_Problem to work on:_ Copy out each of the following entries word for word, with nothing changed.

_Supplied data:_
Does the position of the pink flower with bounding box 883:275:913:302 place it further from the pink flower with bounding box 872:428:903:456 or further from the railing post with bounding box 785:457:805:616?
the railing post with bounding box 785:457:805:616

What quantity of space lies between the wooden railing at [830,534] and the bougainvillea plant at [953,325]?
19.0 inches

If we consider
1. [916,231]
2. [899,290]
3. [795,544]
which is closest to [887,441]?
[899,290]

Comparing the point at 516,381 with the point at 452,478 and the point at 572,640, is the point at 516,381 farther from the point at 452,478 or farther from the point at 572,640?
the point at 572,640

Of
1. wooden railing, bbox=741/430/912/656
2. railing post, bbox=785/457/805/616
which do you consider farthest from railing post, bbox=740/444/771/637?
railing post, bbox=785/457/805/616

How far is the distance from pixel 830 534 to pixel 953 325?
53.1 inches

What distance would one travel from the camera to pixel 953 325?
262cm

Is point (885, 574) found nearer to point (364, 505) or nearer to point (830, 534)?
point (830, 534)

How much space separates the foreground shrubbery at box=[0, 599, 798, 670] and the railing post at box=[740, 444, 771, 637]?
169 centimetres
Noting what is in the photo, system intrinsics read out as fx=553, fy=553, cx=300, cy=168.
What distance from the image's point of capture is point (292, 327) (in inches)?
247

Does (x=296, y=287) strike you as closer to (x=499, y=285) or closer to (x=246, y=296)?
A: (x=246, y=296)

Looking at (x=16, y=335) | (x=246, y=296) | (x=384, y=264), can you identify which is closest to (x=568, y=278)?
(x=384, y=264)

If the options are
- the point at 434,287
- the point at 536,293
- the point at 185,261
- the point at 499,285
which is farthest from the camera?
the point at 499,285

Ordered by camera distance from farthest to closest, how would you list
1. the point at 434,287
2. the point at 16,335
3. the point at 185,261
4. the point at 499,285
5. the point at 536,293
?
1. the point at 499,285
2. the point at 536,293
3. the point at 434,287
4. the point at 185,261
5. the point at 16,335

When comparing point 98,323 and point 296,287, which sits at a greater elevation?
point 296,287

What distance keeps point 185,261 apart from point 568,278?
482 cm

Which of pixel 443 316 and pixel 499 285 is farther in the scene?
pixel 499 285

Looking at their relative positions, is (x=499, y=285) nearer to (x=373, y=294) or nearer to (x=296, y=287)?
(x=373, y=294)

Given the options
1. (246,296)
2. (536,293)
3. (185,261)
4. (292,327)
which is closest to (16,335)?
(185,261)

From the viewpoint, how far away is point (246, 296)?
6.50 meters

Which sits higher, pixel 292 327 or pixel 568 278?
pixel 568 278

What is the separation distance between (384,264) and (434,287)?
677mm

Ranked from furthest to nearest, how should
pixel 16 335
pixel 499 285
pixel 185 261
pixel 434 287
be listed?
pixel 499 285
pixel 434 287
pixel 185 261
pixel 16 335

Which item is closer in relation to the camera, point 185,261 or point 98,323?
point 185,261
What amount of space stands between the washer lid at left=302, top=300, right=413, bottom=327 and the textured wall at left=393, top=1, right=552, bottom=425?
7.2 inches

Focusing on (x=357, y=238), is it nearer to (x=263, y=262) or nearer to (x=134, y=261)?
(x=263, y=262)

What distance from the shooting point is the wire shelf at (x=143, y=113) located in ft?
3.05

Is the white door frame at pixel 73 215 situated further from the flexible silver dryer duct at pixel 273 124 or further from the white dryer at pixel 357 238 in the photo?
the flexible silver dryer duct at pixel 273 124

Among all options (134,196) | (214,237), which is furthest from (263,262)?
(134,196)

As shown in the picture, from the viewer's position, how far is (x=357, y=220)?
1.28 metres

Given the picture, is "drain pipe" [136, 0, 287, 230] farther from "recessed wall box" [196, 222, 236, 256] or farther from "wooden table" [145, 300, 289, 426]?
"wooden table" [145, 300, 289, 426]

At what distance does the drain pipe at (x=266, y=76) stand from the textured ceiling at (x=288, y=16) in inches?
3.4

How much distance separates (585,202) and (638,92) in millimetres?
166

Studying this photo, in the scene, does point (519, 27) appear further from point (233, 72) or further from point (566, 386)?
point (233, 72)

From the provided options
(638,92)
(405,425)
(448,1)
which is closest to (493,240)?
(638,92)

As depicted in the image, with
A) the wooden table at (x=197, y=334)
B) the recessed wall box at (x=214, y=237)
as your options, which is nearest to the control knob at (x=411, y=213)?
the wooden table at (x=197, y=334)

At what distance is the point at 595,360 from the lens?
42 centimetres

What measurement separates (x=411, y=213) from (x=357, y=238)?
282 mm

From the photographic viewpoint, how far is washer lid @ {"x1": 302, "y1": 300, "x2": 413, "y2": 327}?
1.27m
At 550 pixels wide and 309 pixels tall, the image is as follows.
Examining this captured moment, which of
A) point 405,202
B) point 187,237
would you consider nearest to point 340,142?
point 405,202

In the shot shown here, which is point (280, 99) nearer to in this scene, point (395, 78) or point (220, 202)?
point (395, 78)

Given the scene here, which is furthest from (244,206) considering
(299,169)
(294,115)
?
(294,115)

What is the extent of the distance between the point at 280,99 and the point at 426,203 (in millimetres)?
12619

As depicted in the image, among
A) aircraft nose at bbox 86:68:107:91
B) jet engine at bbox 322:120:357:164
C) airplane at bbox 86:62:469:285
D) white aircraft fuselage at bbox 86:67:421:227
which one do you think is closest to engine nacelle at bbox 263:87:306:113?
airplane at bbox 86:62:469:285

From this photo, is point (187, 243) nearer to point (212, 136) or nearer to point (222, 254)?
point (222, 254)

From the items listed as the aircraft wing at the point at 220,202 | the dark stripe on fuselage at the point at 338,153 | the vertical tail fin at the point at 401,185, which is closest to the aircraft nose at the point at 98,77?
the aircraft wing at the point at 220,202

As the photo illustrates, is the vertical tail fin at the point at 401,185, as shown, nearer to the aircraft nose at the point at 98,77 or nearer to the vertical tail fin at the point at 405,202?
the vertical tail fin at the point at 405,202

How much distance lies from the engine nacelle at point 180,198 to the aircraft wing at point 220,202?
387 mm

_The reply:_
Does the position of the pink flower with bounding box 883:275:913:302 place it further from the pink flower with bounding box 872:428:903:456 or further from the railing post with bounding box 785:457:805:616?
the railing post with bounding box 785:457:805:616

What quantity of space lies between the wooden railing at [830,534] and the bougainvillea plant at [953,325]?
19.0 inches

If we consider
1. [916,231]
2. [899,290]
3. [795,544]
which is closest to [887,441]?
[899,290]

Comparing the point at 516,381 with the point at 452,478 and the point at 572,640, is the point at 516,381 farther from the point at 452,478 or farther from the point at 572,640?
the point at 572,640

Of
1. wooden railing, bbox=741/430/912/656
2. railing post, bbox=785/457/805/616
which do you consider farthest from railing post, bbox=740/444/771/637?
railing post, bbox=785/457/805/616

How far is the distance from pixel 830 534 to pixel 953 325?
53.1 inches

What distance would one travel from the camera to pixel 953 325?
262cm

Is point (885, 574) found nearer to point (364, 505) or nearer to point (830, 534)?
point (830, 534)

How much space separates the foreground shrubbery at box=[0, 599, 798, 670] and the railing post at box=[740, 444, 771, 637]?
169 centimetres
Noting what is in the photo, system intrinsics read out as fx=553, fy=553, cx=300, cy=168.
What distance from the image's point of capture is point (292, 327) (in inches)?
247

Does (x=296, y=287) strike you as closer to (x=499, y=285) or closer to (x=246, y=296)?
A: (x=246, y=296)

Looking at (x=16, y=335) | (x=246, y=296) | (x=384, y=264), can you identify which is closest to (x=568, y=278)?
(x=384, y=264)

If the options are
- the point at 434,287
- the point at 536,293
- the point at 185,261
- the point at 499,285
which is farthest from the camera?
the point at 499,285

Ordered by camera distance from farthest to closest, how would you list
1. the point at 434,287
2. the point at 16,335
3. the point at 185,261
4. the point at 499,285
5. the point at 536,293
?
1. the point at 499,285
2. the point at 536,293
3. the point at 434,287
4. the point at 185,261
5. the point at 16,335

When comparing point 98,323 and point 296,287, which sits at a greater elevation?
point 296,287

What distance keeps point 185,261 apart from point 568,278?
482 cm

Which of pixel 443 316 and pixel 499 285 is farther in the scene?
pixel 499 285

Looking at their relative positions, is (x=499, y=285) nearer to (x=373, y=294) or nearer to (x=296, y=287)?
(x=373, y=294)

Given the options
1. (246,296)
2. (536,293)
3. (185,261)
4. (292,327)
which is closest to (16,335)?
(185,261)

From the viewpoint, how far away is point (246, 296)?
6.50 meters

Which sits higher, pixel 292 327 or pixel 568 278?
pixel 568 278

What is the separation distance between (384,264) and (434,287)?
677mm

Ranked from furthest to nearest, how should
pixel 16 335
pixel 499 285
pixel 185 261
pixel 434 287
be listed?
pixel 499 285
pixel 434 287
pixel 185 261
pixel 16 335

Which item is closer in relation to the camera, point 185,261 or point 98,323?
point 185,261
What amount of space stands between the washer lid at left=302, top=300, right=413, bottom=327 and the textured wall at left=393, top=1, right=552, bottom=425?
7.2 inches

Focusing on (x=357, y=238), is it nearer to (x=263, y=262) or nearer to (x=134, y=261)?
(x=263, y=262)

What distance from the shooting point is the wire shelf at (x=143, y=113) located in ft?
3.05

Is the white door frame at pixel 73 215 situated further from the flexible silver dryer duct at pixel 273 124 or further from the white dryer at pixel 357 238 in the photo?
the flexible silver dryer duct at pixel 273 124

Among all options (134,196) | (214,237), which is furthest from (263,262)?
(134,196)

As shown in the picture, from the viewer's position, how far is (x=357, y=220)?
1.28 metres

Given the picture, is "drain pipe" [136, 0, 287, 230] farther from "recessed wall box" [196, 222, 236, 256] or farther from "wooden table" [145, 300, 289, 426]?
"wooden table" [145, 300, 289, 426]

At what distance does the drain pipe at (x=266, y=76) stand from the textured ceiling at (x=288, y=16) in inches?
3.4

How much distance separates (585,202) and (638,92) in millimetres?
166

Studying this photo, in the scene, does point (519, 27) appear further from point (233, 72) or further from point (566, 386)?
point (233, 72)

From the provided options
(638,92)
(405,425)
(448,1)
which is closest to (493,240)?
(638,92)

As depicted in the image, with
A) the wooden table at (x=197, y=334)
B) the recessed wall box at (x=214, y=237)
as your options, which is nearest to the control knob at (x=411, y=213)?
the wooden table at (x=197, y=334)

At what distance is the point at 595,360 from the lens?
42 centimetres

What measurement separates (x=411, y=213) from (x=357, y=238)?
282 mm

From the photographic viewpoint, how far is washer lid @ {"x1": 302, "y1": 300, "x2": 413, "y2": 327}?
1.27m
At 550 pixels wide and 309 pixels tall, the image is as follows.
Examining this captured moment, which of
A) point 405,202
B) point 187,237
would you consider nearest to point 340,142?
point 405,202

In the shot shown here, which is point (280, 99) nearer to in this scene, point (395, 78) or point (220, 202)?
point (395, 78)

Given the scene here, which is furthest from (244,206) considering
(299,169)
(294,115)
?
(294,115)

What is the extent of the distance between the point at 280,99 and the point at 426,203 (in millimetres)?
12619

As depicted in the image, among
A) aircraft nose at bbox 86:68:107:91
B) jet engine at bbox 322:120:357:164
C) airplane at bbox 86:62:469:285
D) white aircraft fuselage at bbox 86:67:421:227
which one do you think is closest to engine nacelle at bbox 263:87:306:113?
airplane at bbox 86:62:469:285

From this photo, is point (187, 243) nearer to point (212, 136) or nearer to point (222, 254)?
point (222, 254)

From the items listed as the aircraft wing at the point at 220,202 | the dark stripe on fuselage at the point at 338,153 | the vertical tail fin at the point at 401,185, which is closest to the aircraft nose at the point at 98,77?
the aircraft wing at the point at 220,202

As the photo illustrates, is the vertical tail fin at the point at 401,185, as shown, nearer to the aircraft nose at the point at 98,77 or nearer to the vertical tail fin at the point at 405,202?
the vertical tail fin at the point at 405,202

How much distance lies from the engine nacelle at point 180,198 to the aircraft wing at point 220,202?
387 mm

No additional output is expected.